The Onyx Research Data Platform organization represents a major investment by GSK R&D and Digital & Tech, designed to deliver a step change in our ability to leverage data, knowledge, and prediction to find new medicines. We are a full-stack shop consisting of product and portfolio leadership, data engineering, infrastructure and DevOps, data / metadata / knowledge platforms, and AI/ML and analysis platforms, all geared toward:

  • Building a next-generation data experience for GSK’s scientists, engineers, and decision-makers, increasing productivity, and reducing time spent on “data mechanics”

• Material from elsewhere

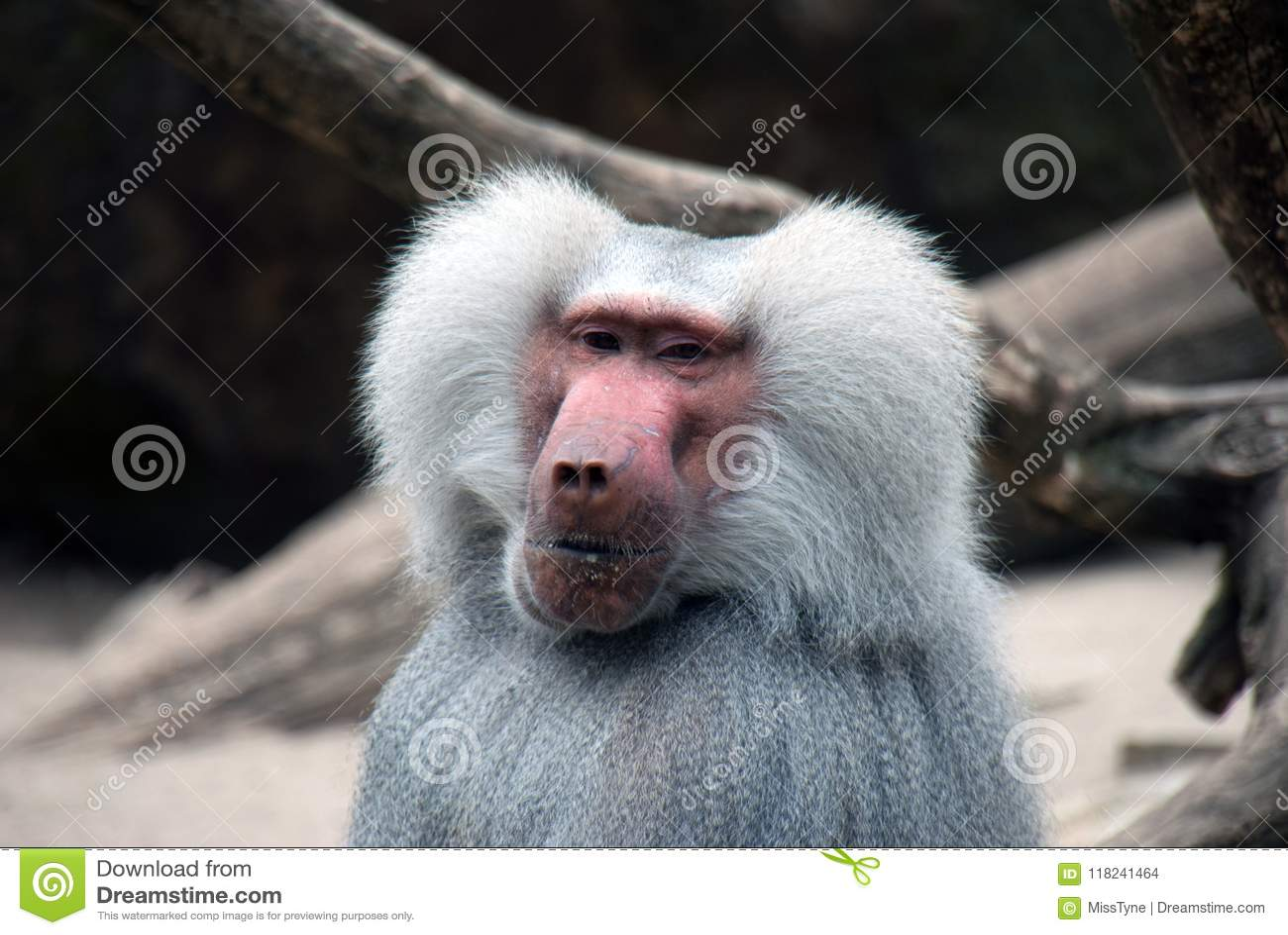 Portrait of a baboon monkey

  • Providing best-in-class AI/ML and data analysis environments to accelerate our predictive capabilities and attract top-tier talent

  • Aggressively engineering our data at scale to unlock the value of our combined data assets and predictions in real-time

Data Engineering is responsible for the design, delivery, support, and maintenance of industrialised automated end to end data services and pipelines. They apply standardised data models and mapping to ensure data is accessible for end users in end-to-end user tools through use of APIs. They define and embed best practices and ensure compliance with Quality Management practices and alignment to automated data governance. They also acquire and process internal and external, structure and unstructured data in line with Product requirements.

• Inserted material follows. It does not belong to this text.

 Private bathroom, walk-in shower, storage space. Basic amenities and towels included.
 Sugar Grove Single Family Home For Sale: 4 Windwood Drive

This role is responsible for building and leading a scrum team of world-class data engineers focused on building automated, scalable, and sustainable pipelines to account for evolving scientific needs. They support the head of Data Engineering in building a strong culture of accountability and ownership in their team, as well as instilling best-in-class engineering practices (e.g., testing, code reviews, DevOps-forward ways of working). They work in close partnership with our Platforms teams to ensure we have the right tools and ways of working, and with our Bioinformatics teams to ensure the use of appropriate schemas, vocabularies, and ontologies.

Key Responsibilities:

  • Lead a team of data engineers in delivering data and knowledge products that advance GSK R&D

  • Architect of the data delivery and operational strategy for their team, who can deconstruct a complex and ambiguous data or knowledge request into a detailed strategy to make decision, anticipates future issues, and drive engineering efficiencies

  • Partners closely with other data engineering leads to conceptualise the design of new data flows aimed at maximising reuse and aligning with an event-driven microservice enable architecture

  • Partner with other Data Engineering leads to architect an engagement model and optimal ways of working with the product management teams

  • Able to design innovative strategy beyond the current enterprise way of working to create a better environment for the end users, and able to construct a coordinated, stepwise plan to bring others along with the change curve

  • Standard bearer for proper ways of working and engineering discipline, including the QMS framework and CI/CD best practices and proactively spearhead improvement within their engineering area

  • Exemplar leaders in their field of technical knowledge, keen on bettering their understanding and acting as the knowledge holder for the organisation

Why You!

We are looking for professionals with these required skills to achieve our goals:

  • Bachelors’ degree, Data Engineering, Computer Science, Software Engineering, or related discipline

  • Strong data engineering experience in industry

  • Software engineering experience

  • Experience leading a matrix data engineering team

  • Demonstrable experience overcoming high volume, high compute challenges.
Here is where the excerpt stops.